- **TASK DETAILS**
Can you copy out, word for word, the part of the post on psi research below starting at "I agree (but" and ending at "piece of science."?

Response by May: "As a result of AIR's assessment, the CIA concluded that a statistically significant effect had been demonstrated in the laboratory but that there was no case in which ESP had provided data that had ever been used to guide intelligence operations. This paper is a critical review of AIR's methodology and conclusions."


Note: The USAF sponsored statistical study of UFO reports by the Battelle Memorial Institute is another interesting example of how statistical analysis has been used to make an academically acceptable case. Some people interpret the results as sufficient evidence to believe UFOs are real. Others don't.

I agree (but I have only read a couple of studies) that it isn't conclusive but it seems to me science is being done and so these studies have to be responded to as any other piece of science.

I want to learn more about the statistical methods used - my father used meta-analysis extensively in his study of computer based education:

Instructional Microcomputer Project for Arkansas Classrooms (IMPAC) - Encyclopedia of Arkansas

He and I have discussed Margins of Reality (Jahn and Dunne's work from the Princeton Engineering Anomalies Research laboratories: Margins of Reality: The Role of Consciousness in the Physical World: Robert G. Jahn, Brenda J. Dunne: 9781936033003: Amazon.com: Books) and so one question that occurs to me now would be whether he feels the studies on psi would be equivalent in methodological rigor and outcomes to the work he did - and more generally to compare the standards of criticism of psi experiments to those in other social sciences/education - the Trickster theory of Hansen, and he writes extensively on this, says that even if psi experiments compare favorably or exceed these standards see below (so that the criticisms leveled at psi research should also call into question a broad swath of published research in "conventional" fields but either do not or these fields are not looked at by skeptics of psi research) - in a manner to which you could say "what else do you want?" the criticism would continue because of the liminality of psi and the relationship of the Trickster to social structures.

- **RECORDED INFORMATION**
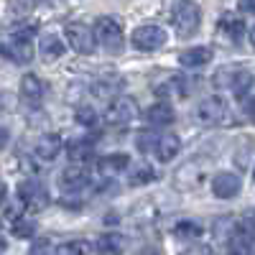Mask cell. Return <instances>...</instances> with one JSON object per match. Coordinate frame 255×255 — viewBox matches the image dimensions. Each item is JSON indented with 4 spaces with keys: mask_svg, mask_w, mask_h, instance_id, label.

- **WRITTEN SOLUTION**
I agree (but I have only read a couple of studies) that it isn't conclusive but it seems to me science is being done and so these studies have to be responded to as any other piece of science.